Pour répondre à ces honnêtetés signalées, Francion usa des compliments qui lui semblèrent plus à propos ; et ayant dit sur la fin que, pour récompense, il s’efforcera de donner son sang et sa vie et tout ce qu’on lui demanderait, le gentilhomme lui dit que, pour lors, il ne voulait rien autre chose de lui, sinon qu’il lui racontât le songe qu’il avait fait la nuit passée. Tandis que le carrosse roulait à travers les champs, Francion commença ainsi à parler :

— Monsieur, puisque votre bel esprit désire être récrée par des rêveries, je m’en vais vous en raconter les plus extravagantes qui aient jamais été entendues, et je mets encore de mon propre mouvement cette loi en mon discours, que, s’il s’y trouve des fadaises qui vous ennuient, je le terminerai aussitôt que vous l’aurez dit.

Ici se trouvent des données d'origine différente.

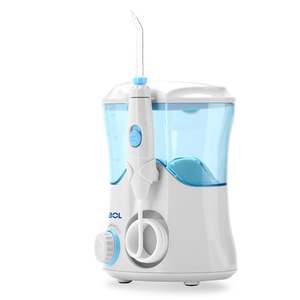 Irrigador Dental Eléctrico Inalámbrico Profesional para Uso Comercial, Cuidado Efectivo de Dientes y Encías, Certificado CE - Product Image 2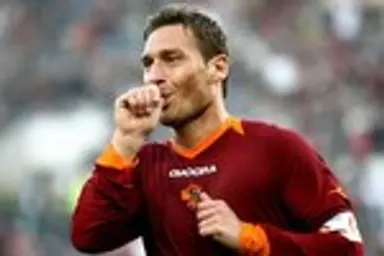 Francesco Totti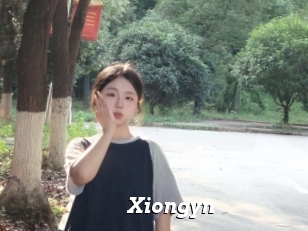 Xiongyn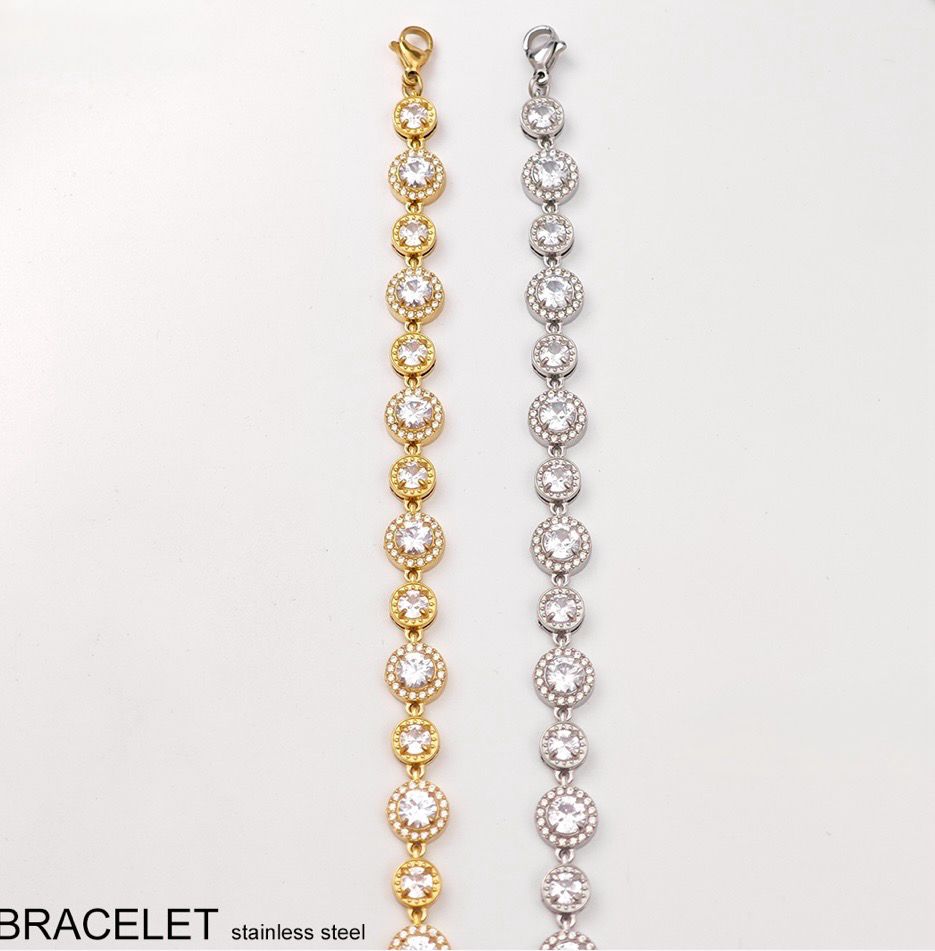 Riviera bracelet
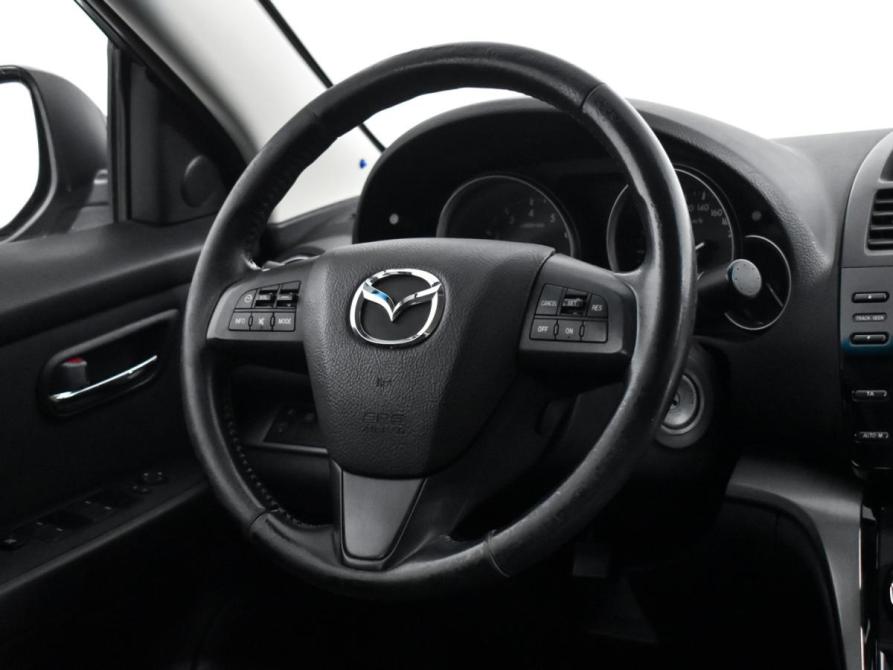 Mazda 6 II (GH) Рестайлинг Санкт-Петербург  - изображение 15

— Vous ne finiriez jamais, interrompit le gentilhomme bourguignon, si vous attendiez que je vous fisse taire ; car vous ne pouvez rien dire que d’extrêmement à propos et extrêmement délicieux à entendre. Encore que les choses que vous avez songées soient sans raison et sans ordre, je ne laisserai pas de les écouter attentivement, afin de les éplucher après si bien, que j’en puisse tirer l’explication.